■ **THE PROBLEM**: Below are the records; extract from them the line containing "SAINT☆YOUNG MEN" to the line containing "Young Jesus at", both lines included, exactly and with no pictures.

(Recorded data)
┄┄┄┄┄┄┄┄┄┄

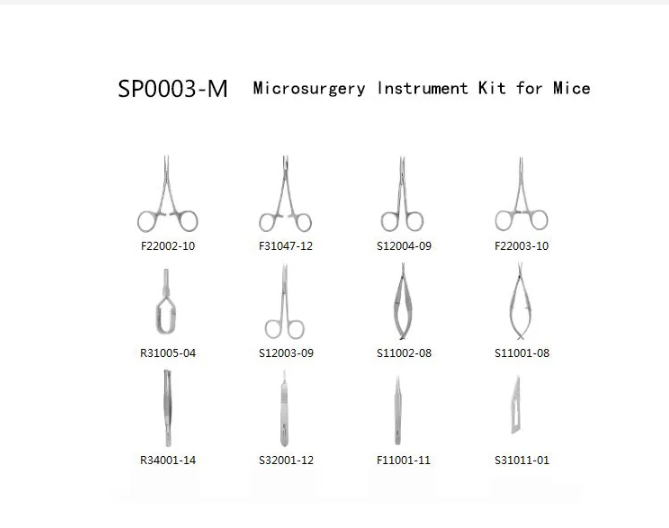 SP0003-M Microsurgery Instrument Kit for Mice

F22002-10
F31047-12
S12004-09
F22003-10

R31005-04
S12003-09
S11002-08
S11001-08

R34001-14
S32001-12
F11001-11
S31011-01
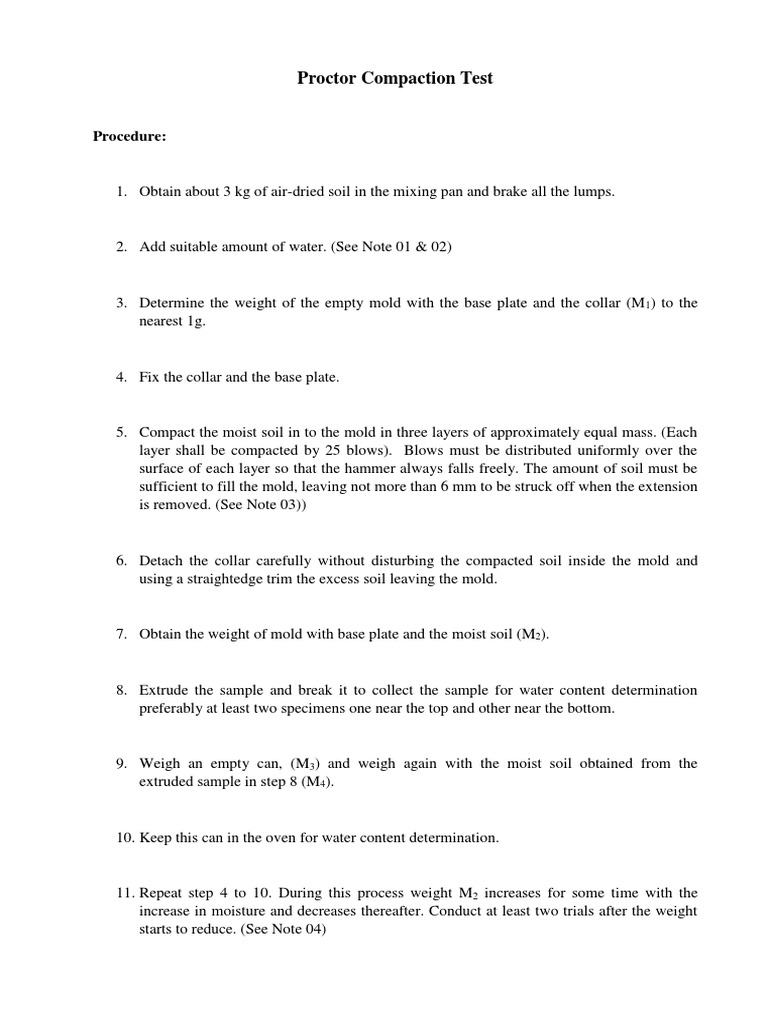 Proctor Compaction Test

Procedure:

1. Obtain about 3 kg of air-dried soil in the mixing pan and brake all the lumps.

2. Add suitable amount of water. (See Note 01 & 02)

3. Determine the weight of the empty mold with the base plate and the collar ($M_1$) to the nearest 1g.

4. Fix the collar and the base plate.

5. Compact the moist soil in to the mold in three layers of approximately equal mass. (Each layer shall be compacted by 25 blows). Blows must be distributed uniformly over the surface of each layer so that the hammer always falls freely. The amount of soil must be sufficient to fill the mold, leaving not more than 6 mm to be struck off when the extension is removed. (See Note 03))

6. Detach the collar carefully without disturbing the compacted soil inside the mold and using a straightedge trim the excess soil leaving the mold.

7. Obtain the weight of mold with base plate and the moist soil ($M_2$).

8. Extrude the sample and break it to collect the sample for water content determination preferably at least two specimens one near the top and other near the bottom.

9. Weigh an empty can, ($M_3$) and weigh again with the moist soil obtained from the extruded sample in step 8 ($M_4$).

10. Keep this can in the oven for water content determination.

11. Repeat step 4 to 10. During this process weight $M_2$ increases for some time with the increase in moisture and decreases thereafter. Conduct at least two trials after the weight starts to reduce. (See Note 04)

┄┄┄┄┄┄┄┄┄┄

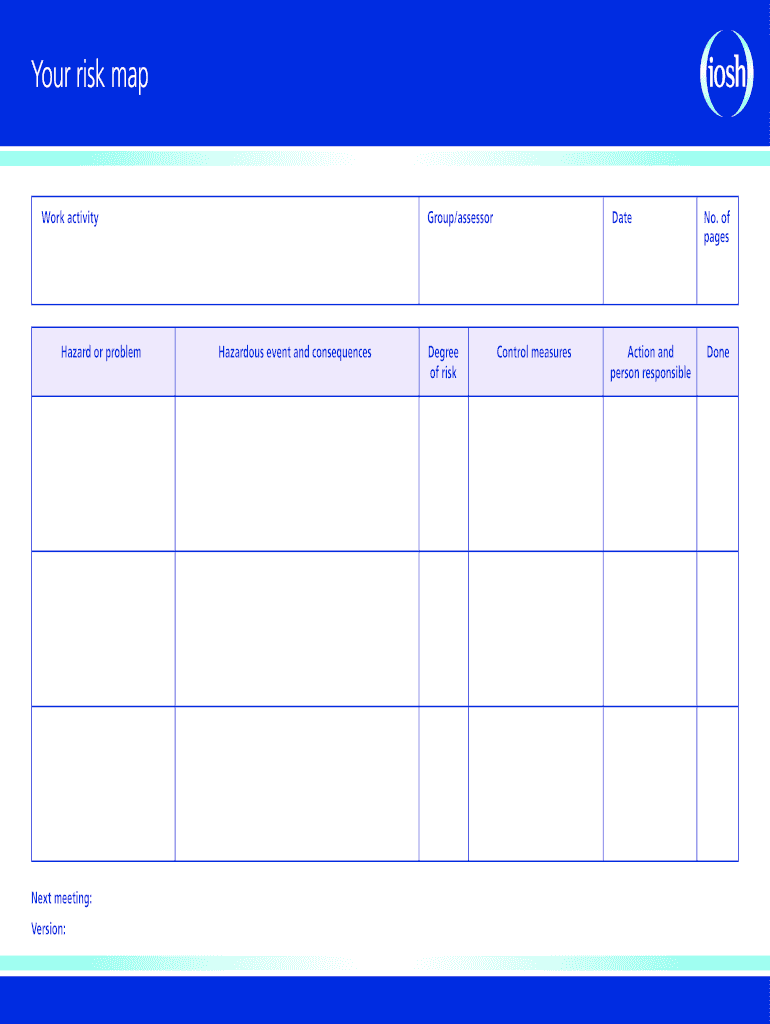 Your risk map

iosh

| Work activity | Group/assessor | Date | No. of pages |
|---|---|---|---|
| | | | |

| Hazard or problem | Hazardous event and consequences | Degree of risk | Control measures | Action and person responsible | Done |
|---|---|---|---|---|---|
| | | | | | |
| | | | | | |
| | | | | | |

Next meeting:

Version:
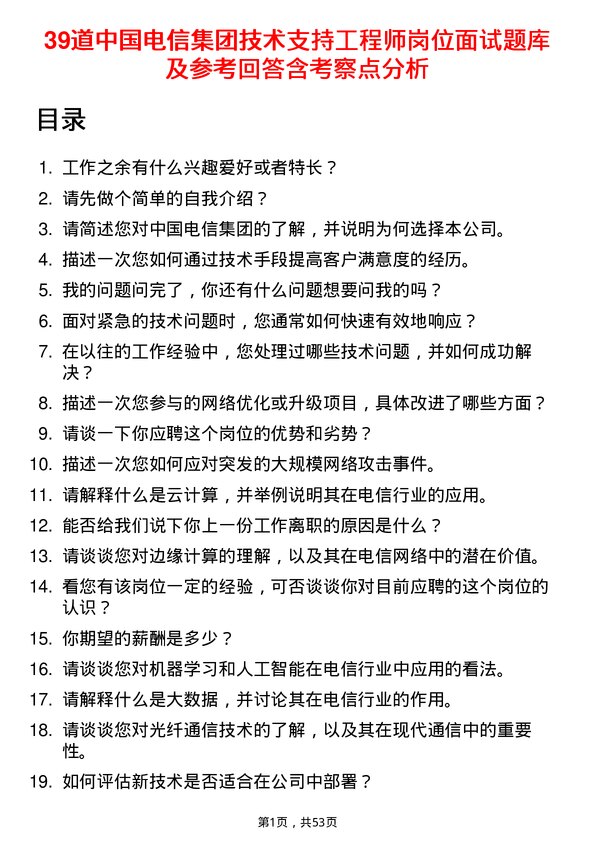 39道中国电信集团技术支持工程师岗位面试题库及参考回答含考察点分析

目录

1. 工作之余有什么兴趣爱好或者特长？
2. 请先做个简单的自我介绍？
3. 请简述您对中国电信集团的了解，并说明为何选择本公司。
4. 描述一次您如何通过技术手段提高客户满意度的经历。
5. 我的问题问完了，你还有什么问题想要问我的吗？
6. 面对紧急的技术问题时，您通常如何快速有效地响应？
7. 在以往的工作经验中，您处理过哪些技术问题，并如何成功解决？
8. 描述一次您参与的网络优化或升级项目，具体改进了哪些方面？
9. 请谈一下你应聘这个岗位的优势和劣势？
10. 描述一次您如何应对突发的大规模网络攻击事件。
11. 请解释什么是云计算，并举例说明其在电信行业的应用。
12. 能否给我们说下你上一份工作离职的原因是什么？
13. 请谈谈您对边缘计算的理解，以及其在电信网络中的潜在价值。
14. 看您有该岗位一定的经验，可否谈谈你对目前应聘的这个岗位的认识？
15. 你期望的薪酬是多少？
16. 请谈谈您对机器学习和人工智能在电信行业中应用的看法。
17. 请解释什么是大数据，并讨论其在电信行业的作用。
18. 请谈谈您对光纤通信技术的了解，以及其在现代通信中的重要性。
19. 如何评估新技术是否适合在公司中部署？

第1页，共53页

┄┄┄┄┄┄┄┄┄┄

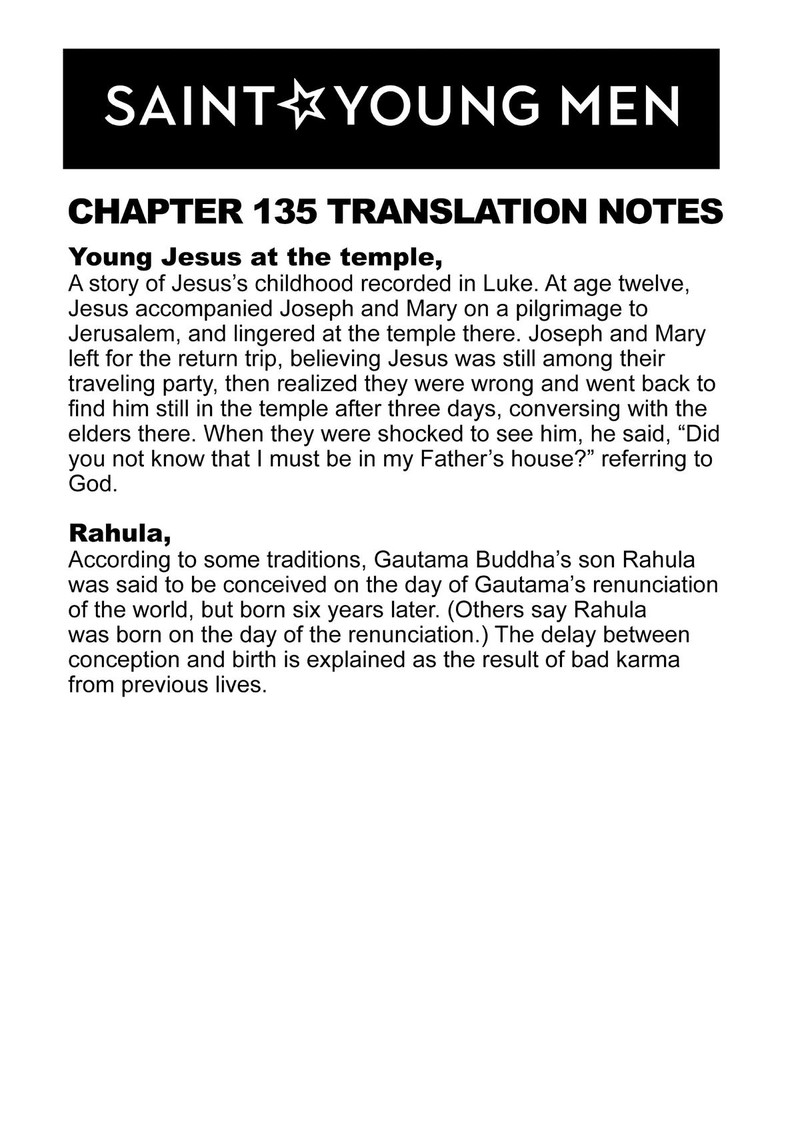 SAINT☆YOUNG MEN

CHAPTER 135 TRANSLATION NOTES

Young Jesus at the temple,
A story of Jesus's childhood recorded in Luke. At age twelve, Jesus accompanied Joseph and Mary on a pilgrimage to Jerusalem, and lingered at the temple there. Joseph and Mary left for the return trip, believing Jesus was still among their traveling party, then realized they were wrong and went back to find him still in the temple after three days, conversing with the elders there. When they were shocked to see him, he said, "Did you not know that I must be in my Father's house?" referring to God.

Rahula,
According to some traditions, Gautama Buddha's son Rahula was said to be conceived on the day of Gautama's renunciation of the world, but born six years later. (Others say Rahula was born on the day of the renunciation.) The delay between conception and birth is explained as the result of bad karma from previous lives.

┄┄┄┄┄┄┄┄┄┄

■ **RESPONSE FOR THIS EXERCISE**:
 SAINT☆YOUNG MEN

CHAPTER 135 TRANSLATION NOTES

Young Jesus at the temple,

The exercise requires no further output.